### ABOUT THIS EXERCISE:
For this exercise, copy exactly the lines below from the one with "در سیستان و" through the one with "新横浜プリンスペペ歯科クリニック" and leave out the pictures.

### PROVIDED ENTRIES:
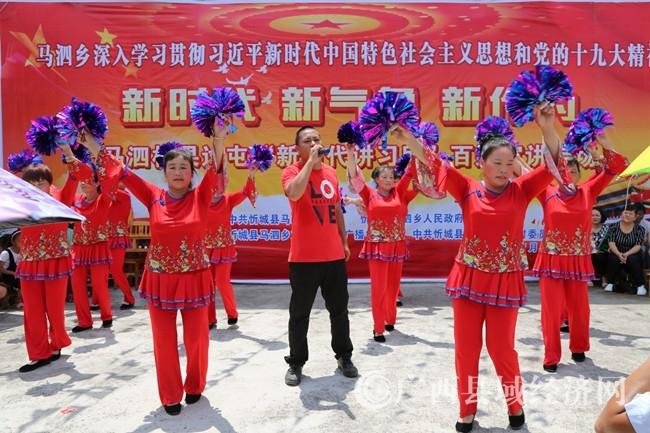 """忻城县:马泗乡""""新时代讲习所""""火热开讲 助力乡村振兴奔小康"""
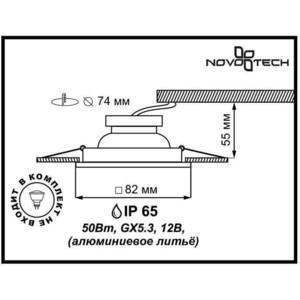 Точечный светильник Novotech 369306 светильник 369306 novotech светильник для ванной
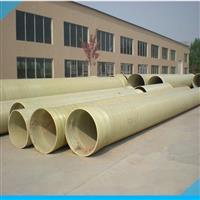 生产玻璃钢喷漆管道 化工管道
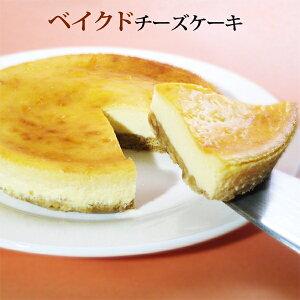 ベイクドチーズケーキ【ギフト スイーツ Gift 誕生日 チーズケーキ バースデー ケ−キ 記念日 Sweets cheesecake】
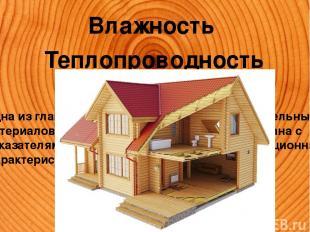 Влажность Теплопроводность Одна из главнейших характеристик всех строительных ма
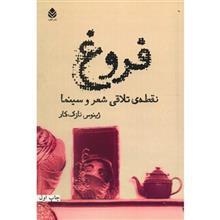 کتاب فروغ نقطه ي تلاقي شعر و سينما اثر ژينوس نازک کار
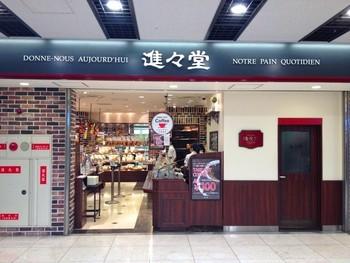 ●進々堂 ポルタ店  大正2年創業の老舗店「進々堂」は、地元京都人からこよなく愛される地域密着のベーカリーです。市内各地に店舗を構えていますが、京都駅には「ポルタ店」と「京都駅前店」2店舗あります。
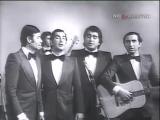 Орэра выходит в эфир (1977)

==

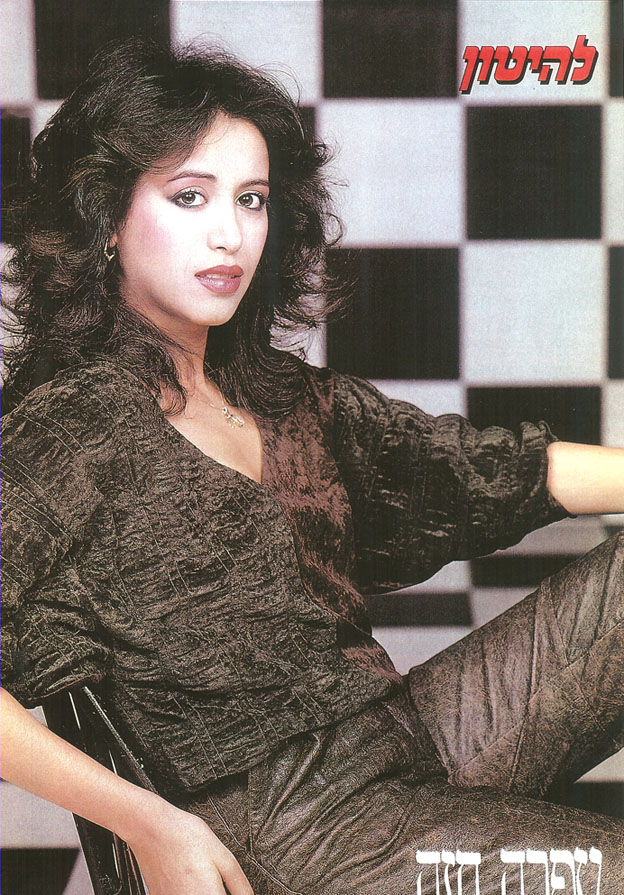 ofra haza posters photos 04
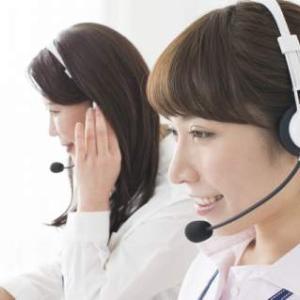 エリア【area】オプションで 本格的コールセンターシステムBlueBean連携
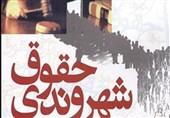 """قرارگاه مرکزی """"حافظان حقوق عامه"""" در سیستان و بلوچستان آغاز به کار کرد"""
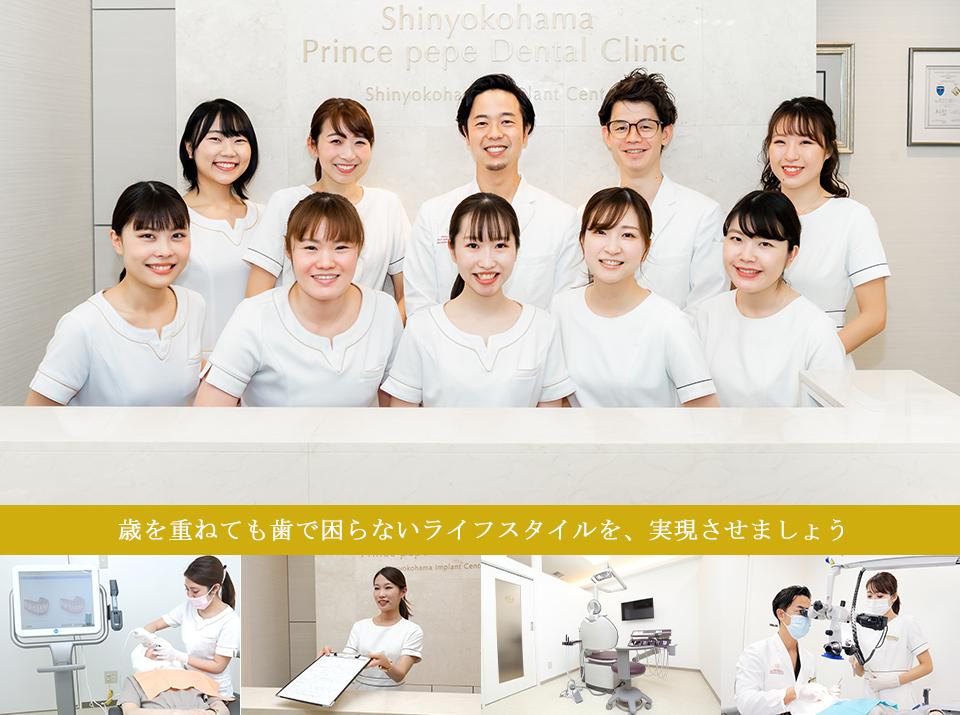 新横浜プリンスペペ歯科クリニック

### WRITTEN RESPONSE:
 """قرارگاه مرکزی """"حافظان حقوق عامه"""" در سیستان و بلوچستان آغاز به کار کرد"""
 新横浜プリンスペペ歯科クリニック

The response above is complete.